Nestlé Rowntree
- Full name: Nestlé Rowntree Football Club
- Nickname(s): Rowntrees Jo Row
- Founded: 1890
- Dissolved: 2013
- Ground: Mille Crux, Yearsley, York
- Capacity: Unknown
- League: York Football League Premier Division
- 2012–13: York Football League Premier Division, 10th
| Home colours | Away colours |

= Rowntrees F.C. =

Rowntrees Football Club, later Rowntree Mackintosh F.C. and Nestlé Rowntree F.C., was an English association football club from York, North Yorkshire. The team as their name suggests were affiliated to Rowntree's, a confectioner which later merged into Rowntree Mackintosh Confectionery, in turn taken over by Nestlé. The club was founded during Joseph Rowntree's ownership of Rowntree's.

==History==
The club were founding members of the York Football League during 1897 under the name Rowntrees. They were one of the nine clubs taking part in the first season, and over the years from the original nine, they would be the only one to have an unbroken existence. After gaining promotion, they became one of the founding Yorkshire Football League clubs in 1920–21, the club competed in the league twice, finishing eighth both times.

In 1969, the teamname was changed to Rowntree Mackintosh because of the chocolate factory's merger with Mackintosh's. They entered into the new Northern Counties East Football League as founding members for the 1982–83 season. They were originally placed in NCEL Division Two and won that championship in their first season.

Upon promotion to the NCEL Division One, they finished runners-up in their debut season. This pattern continued in the league three more times in 1986–87, 1987–88 and 1988–89 before they eventually became champions of the league in 1989–90 – now bearing the name Nestlé Rowntree, after the takeover of their parent factory. Unfortunately for the club, although they were champions and had earned promotion, they were relegated to NCEL Division Two due to new ground regulations which had been introduced. They left that league the following season disheartened even though they had finished third.

===Recent times===
Following their relegation, the club played in the York Football League where they started out. York City players Andy Leaning, Neil Grayson and Andy McMillan played for the club.
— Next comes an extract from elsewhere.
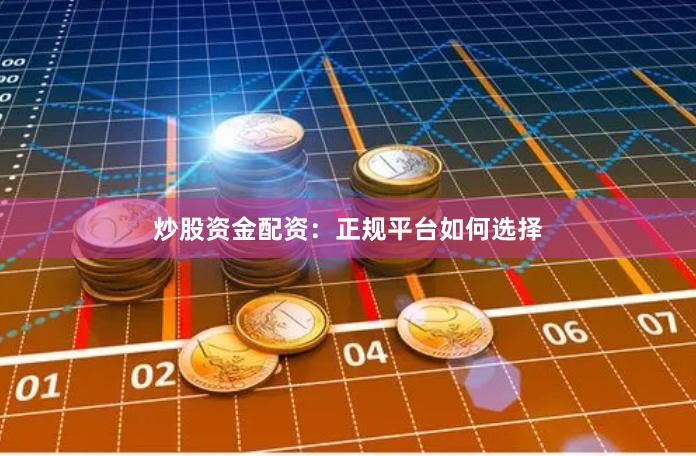 炒股资金配资：正规平台如何选择
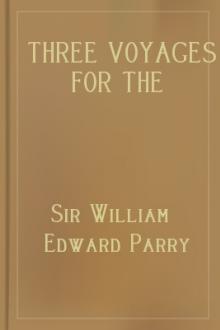 Three Voyages for the Discovery of a Northwest Passage from the Atlantic to the Pacific, and Narrative of an Attempt to Reach the North Pole, Volume 1 (of 2) by Sir William Edward Parry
In August 2013, the club withdrew from the league 116 years after they had first joined it, citing "a lack of players and continuing financial pressure", including the withdrawal of funding by Nestlé Rowntree and the sale of their ground to York St John University.

==Honours==
- NCEL Division One
  - Champions: 1989–90
  - Runners-up: 1983–84, 1986–87, 1987–88, 1988–89
- NCEL Division Two North
  - Champions: 1982–83
- Teesside Football League
  - Champions: 1992–93, 1993–94
- West Yorkshire League Premier Division
  - Champions: 1998–99, 1999–2000
- York Football League
  - Champions: 1901–02, 1930–31, 1963–64, 1964–65, 1965–66, 1972–73, 1975–76, 1978–79, 1980–81, 1981–82
  - Runners-up: 1910–11, 1912–13, 1919–20, 1929–30
- York Football League Division One
  - Champions: 1957–58, 2004–05

==Club records==
- Best league performance: Northern Counties East Football League Division One champions, 1989–90
- Best FA Vase performance: Second Round, defeated by Dunston Federation Brewery 0–1, 1988–89.